[START OF Text passage]

On Monday, 29 January 2018 at 11:48:07 UTC, Russel Winder wrote:
I am less convinced by this argument. Go, Rust, and especially
Java have shown the power of tribalism and belonging to the one
true tribe eschewing all others. Java is a superb example of
this: the JVM is now a polyglot platform, and yet Java
programmers, especially enterprise ones, will only contemplate
using Java and refuse to be educated about Kotlin, Ceylon,
Groovy, JRuby, etc. However when a feature inspired (many years
later) by the innovations in other JVM-based languages gets
shoehorned into Java then, eventually, the Java folk are
prepared, reluctantly, to learn about it. And maybe a few years
later actually use it.

[END OF Text passage]

Instructions to follow: Reproduce word for word the passage on programming-language tribalism from "On Monday, 29" to "actually use it.".

[START OF Listed entries]

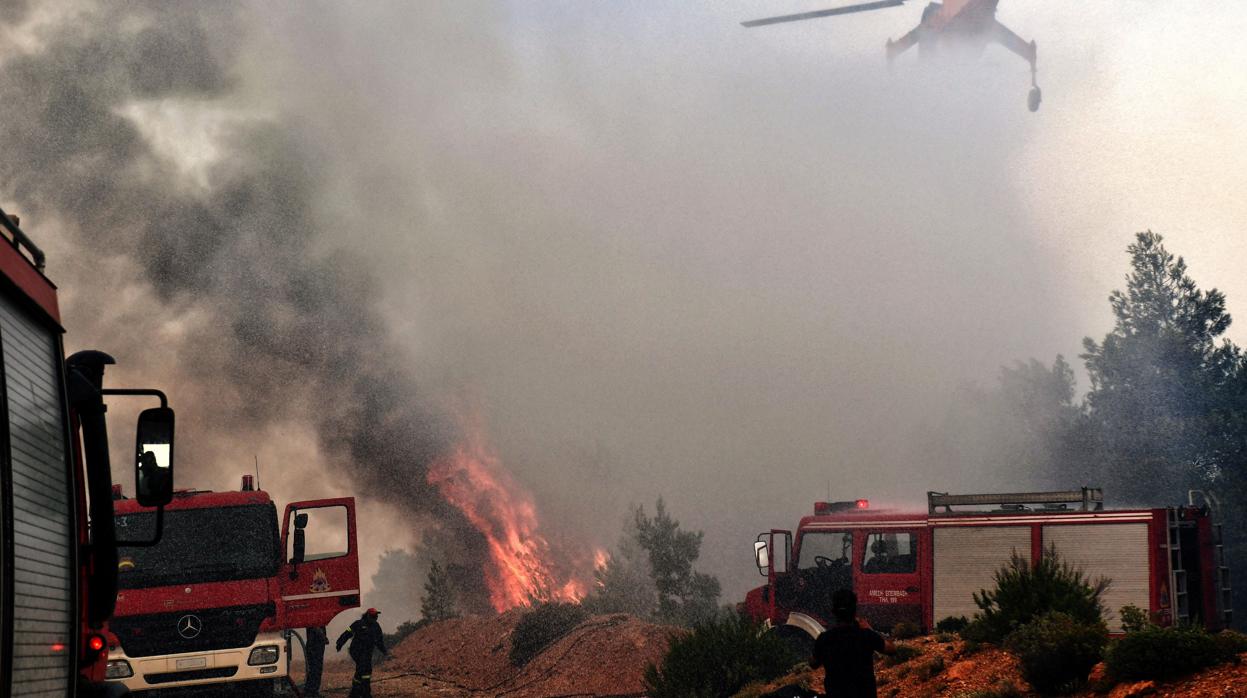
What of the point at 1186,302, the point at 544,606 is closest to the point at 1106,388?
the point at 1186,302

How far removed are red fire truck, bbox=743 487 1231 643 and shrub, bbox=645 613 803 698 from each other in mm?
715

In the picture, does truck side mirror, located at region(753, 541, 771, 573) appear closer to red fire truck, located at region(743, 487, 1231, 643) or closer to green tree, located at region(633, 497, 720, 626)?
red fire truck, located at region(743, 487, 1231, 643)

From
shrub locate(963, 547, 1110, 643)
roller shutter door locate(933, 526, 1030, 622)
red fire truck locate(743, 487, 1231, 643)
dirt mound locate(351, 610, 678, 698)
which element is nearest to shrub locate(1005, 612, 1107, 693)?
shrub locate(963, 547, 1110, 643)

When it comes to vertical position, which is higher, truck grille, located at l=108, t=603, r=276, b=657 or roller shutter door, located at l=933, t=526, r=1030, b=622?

[END OF Listed entries]
[START OF Listed entries]

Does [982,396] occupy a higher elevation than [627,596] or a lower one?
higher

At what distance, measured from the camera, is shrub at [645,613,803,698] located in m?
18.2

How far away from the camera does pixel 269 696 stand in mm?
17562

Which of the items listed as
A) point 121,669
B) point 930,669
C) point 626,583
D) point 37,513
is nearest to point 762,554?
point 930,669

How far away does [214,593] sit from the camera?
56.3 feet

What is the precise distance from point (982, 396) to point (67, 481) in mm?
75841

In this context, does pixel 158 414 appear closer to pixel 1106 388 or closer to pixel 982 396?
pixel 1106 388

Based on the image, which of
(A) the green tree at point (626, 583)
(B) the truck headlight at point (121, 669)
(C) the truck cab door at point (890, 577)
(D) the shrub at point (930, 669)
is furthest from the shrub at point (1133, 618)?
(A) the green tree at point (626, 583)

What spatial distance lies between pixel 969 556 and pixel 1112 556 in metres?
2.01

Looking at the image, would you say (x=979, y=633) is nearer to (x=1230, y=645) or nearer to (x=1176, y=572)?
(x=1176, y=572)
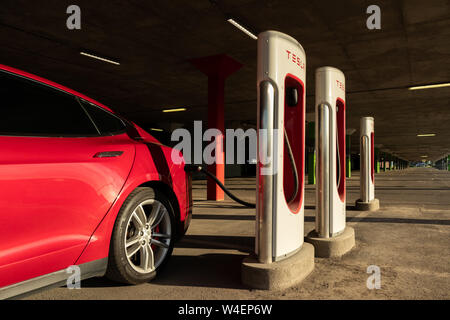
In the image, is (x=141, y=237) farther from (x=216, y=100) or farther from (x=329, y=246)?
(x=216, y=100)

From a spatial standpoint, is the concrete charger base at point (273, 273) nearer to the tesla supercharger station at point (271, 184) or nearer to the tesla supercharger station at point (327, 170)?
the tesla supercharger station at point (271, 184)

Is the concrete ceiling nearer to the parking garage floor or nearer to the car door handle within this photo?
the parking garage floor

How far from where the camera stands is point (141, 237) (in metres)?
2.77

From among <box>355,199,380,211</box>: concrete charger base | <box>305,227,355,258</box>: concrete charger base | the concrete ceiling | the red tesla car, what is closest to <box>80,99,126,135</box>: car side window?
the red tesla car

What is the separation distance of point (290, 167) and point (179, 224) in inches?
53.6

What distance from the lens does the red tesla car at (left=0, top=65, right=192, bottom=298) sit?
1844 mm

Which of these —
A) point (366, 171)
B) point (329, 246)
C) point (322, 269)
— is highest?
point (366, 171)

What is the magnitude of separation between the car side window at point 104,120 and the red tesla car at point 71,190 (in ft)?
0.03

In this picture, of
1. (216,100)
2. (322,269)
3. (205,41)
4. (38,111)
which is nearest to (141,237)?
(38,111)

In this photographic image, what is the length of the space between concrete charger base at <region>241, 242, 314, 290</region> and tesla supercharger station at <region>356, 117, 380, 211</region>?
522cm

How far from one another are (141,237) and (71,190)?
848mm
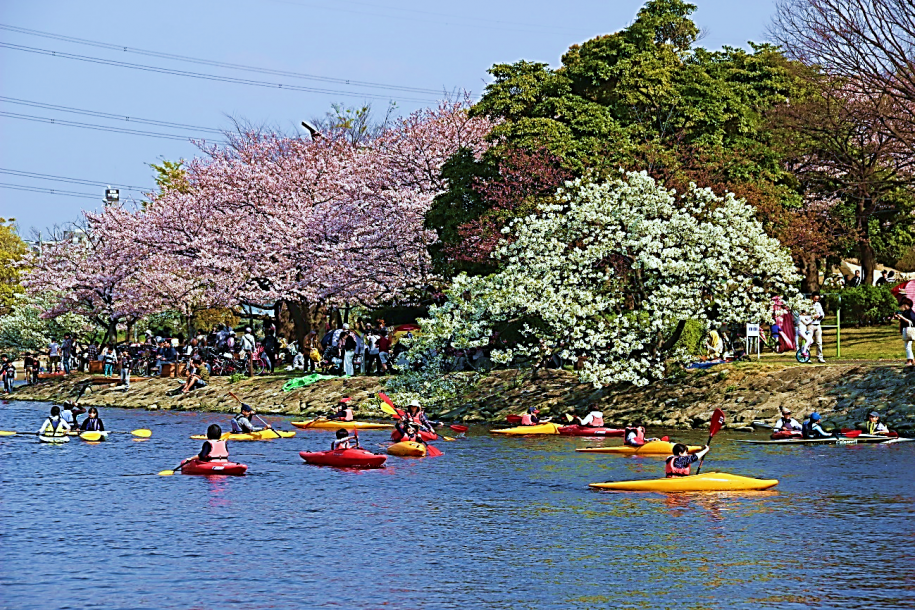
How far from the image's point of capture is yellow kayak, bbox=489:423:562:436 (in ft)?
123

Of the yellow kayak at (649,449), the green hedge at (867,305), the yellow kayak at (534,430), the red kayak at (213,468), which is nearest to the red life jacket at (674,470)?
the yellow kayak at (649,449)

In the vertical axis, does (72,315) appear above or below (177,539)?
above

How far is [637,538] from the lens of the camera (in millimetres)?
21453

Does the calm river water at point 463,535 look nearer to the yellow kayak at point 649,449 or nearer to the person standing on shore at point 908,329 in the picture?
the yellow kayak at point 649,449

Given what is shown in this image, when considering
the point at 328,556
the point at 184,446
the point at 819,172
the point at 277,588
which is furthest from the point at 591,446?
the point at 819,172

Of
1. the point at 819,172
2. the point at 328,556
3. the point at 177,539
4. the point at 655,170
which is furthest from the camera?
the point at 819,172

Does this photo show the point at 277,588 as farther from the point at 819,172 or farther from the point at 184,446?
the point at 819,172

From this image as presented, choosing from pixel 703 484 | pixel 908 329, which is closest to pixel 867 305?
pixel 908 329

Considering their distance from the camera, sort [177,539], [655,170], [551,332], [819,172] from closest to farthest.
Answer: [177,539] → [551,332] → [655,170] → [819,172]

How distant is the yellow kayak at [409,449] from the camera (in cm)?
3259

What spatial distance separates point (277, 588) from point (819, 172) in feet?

[END OF Listed entries]

Written answer:
On Monday, 29 January 2018 at 11:48:07 UTC, Russel Winder wrote:
I am less convinced by this argument. Go, Rust, and especially
Java have shown the power of tribalism and belonging to the one
true tribe eschewing all others. Java is a superb example of
this: the JVM is now a polyglot platform, and yet Java
programmers, especially enterprise ones, will only contemplate
using Java and refuse to be educated about Kotlin, Ceylon,
Groovy, JRuby, etc. However when a feature inspired (many years
later) by the innovations in other JVM-based languages gets
shoehorned into Java then, eventually, the Java folk are
prepared, reluctantly, to learn about it. And maybe a few years
later actually use it.